◆ WHAT THE TASK REQUIRES:
Turn every line of the data below into a JSON list of strings, one string per line, with blank lines left out.
-- MATERIAL start --
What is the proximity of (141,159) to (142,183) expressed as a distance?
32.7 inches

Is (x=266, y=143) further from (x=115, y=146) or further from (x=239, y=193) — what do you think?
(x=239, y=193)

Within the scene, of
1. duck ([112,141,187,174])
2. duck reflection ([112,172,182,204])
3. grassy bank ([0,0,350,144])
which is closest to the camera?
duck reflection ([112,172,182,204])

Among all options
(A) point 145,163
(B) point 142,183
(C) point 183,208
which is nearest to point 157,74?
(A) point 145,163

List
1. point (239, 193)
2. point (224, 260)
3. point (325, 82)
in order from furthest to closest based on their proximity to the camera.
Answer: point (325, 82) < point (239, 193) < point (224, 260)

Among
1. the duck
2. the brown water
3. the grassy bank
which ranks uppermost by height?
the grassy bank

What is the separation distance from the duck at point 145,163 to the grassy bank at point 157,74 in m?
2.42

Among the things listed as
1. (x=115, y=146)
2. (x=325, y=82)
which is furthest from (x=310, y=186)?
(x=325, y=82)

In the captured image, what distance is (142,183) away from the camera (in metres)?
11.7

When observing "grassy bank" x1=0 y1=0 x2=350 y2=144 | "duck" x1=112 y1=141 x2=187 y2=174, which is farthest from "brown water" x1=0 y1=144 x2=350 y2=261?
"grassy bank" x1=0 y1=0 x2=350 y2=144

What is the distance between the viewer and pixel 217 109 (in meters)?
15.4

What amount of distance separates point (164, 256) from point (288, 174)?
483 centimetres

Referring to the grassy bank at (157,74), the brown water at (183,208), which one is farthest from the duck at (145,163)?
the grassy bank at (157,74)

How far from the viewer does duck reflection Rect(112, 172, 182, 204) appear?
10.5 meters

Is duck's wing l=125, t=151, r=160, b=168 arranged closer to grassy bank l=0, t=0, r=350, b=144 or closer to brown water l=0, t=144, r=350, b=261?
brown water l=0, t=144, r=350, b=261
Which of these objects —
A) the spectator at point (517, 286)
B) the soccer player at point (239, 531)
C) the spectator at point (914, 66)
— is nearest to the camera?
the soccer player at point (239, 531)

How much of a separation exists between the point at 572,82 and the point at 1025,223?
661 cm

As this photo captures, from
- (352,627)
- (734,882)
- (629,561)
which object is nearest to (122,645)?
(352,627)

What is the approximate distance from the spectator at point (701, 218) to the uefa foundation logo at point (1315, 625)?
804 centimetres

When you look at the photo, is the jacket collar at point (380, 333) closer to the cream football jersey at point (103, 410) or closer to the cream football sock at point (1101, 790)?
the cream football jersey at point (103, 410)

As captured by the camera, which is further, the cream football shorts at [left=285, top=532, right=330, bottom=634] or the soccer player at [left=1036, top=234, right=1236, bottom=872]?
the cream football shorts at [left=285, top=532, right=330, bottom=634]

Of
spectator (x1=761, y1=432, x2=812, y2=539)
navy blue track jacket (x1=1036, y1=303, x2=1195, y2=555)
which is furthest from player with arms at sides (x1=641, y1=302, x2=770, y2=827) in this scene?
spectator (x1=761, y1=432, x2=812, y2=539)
-- MATERIAL end --
◆ RESULT:
[
  "What is the proximity of (141,159) to (142,183) expressed as a distance?",
  "32.7 inches",
  "Is (x=266, y=143) further from (x=115, y=146) or further from (x=239, y=193) — what do you think?",
  "(x=239, y=193)",
  "Within the scene, of",
  "1. duck ([112,141,187,174])",
  "2. duck reflection ([112,172,182,204])",
  "3. grassy bank ([0,0,350,144])",
  "which is closest to the camera?",
  "duck reflection ([112,172,182,204])",
  "Among all options",
  "(A) point 145,163",
  "(B) point 142,183",
  "(C) point 183,208",
  "which is nearest to point 157,74?",
  "(A) point 145,163",
  "List",
  "1. point (239, 193)",
  "2. point (224, 260)",
  "3. point (325, 82)",
  "in order from furthest to closest based on their proximity to the camera.",
  "Answer: point (325, 82) < point (239, 193) < point (224, 260)",
  "Among",
  "1. the duck",
  "2. the brown water",
  "3. the grassy bank",
  "which ranks uppermost by height?",
  "the grassy bank",
  "What is the separation distance from the duck at point 145,163 to the grassy bank at point 157,74 in m?",
  "2.42",
  "Among the things listed as",
  "1. (x=115, y=146)",
  "2. (x=325, y=82)",
  "which is furthest from (x=310, y=186)?",
  "(x=325, y=82)",
  "In the captured image, what distance is (142,183) away from the camera (in metres)?",
  "11.7",
  "When observing \"grassy bank\" x1=0 y1=0 x2=350 y2=144 | \"duck\" x1=112 y1=141 x2=187 y2=174, which is farthest from \"brown water\" x1=0 y1=144 x2=350 y2=261?",
  "\"grassy bank\" x1=0 y1=0 x2=350 y2=144",
  "What is the distance between the viewer and pixel 217 109 (in meters)?",
  "15.4",
  "What amount of distance separates point (164, 256) from point (288, 174)?",
  "483 centimetres",
  "Referring to the grassy bank at (157,74), the brown water at (183,208), which one is farthest from the duck at (145,163)?",
  "the grassy bank at (157,74)",
  "How far from the viewer does duck reflection Rect(112, 172, 182, 204) appear?",
  "10.5 meters",
  "Is duck's wing l=125, t=151, r=160, b=168 arranged closer to grassy bank l=0, t=0, r=350, b=144 or closer to brown water l=0, t=144, r=350, b=261?",
  "brown water l=0, t=144, r=350, b=261",
  "Which of these objects —",
  "A) the spectator at point (517, 286)",
  "B) the soccer player at point (239, 531)",
  "C) the spectator at point (914, 66)",
  "— is nearest to the camera?",
  "the soccer player at point (239, 531)",
  "How much of a separation exists between the point at 572,82 and the point at 1025,223?",
  "661 cm",
  "As this photo captures, from",
  "- (352,627)",
  "- (734,882)",
  "- (629,561)",
  "which object is nearest to (122,645)?",
  "(352,627)",
  "What is the approximate distance from the spectator at point (701, 218) to the uefa foundation logo at point (1315, 625)?",
  "804 centimetres",
  "When you look at the photo, is the jacket collar at point (380, 333) closer to the cream football jersey at point (103, 410) or closer to the cream football sock at point (1101, 790)?",
  "the cream football jersey at point (103, 410)",
  "As captured by the camera, which is further, the cream football shorts at [left=285, top=532, right=330, bottom=634] or the soccer player at [left=1036, top=234, right=1236, bottom=872]?",
  "the cream football shorts at [left=285, top=532, right=330, bottom=634]",
  "Of",
  "spectator (x1=761, y1=432, x2=812, y2=539)",
  "navy blue track jacket (x1=1036, y1=303, x2=1195, y2=555)",
  "which is furthest from player with arms at sides (x1=641, y1=302, x2=770, y2=827) in this scene?",
  "spectator (x1=761, y1=432, x2=812, y2=539)"
]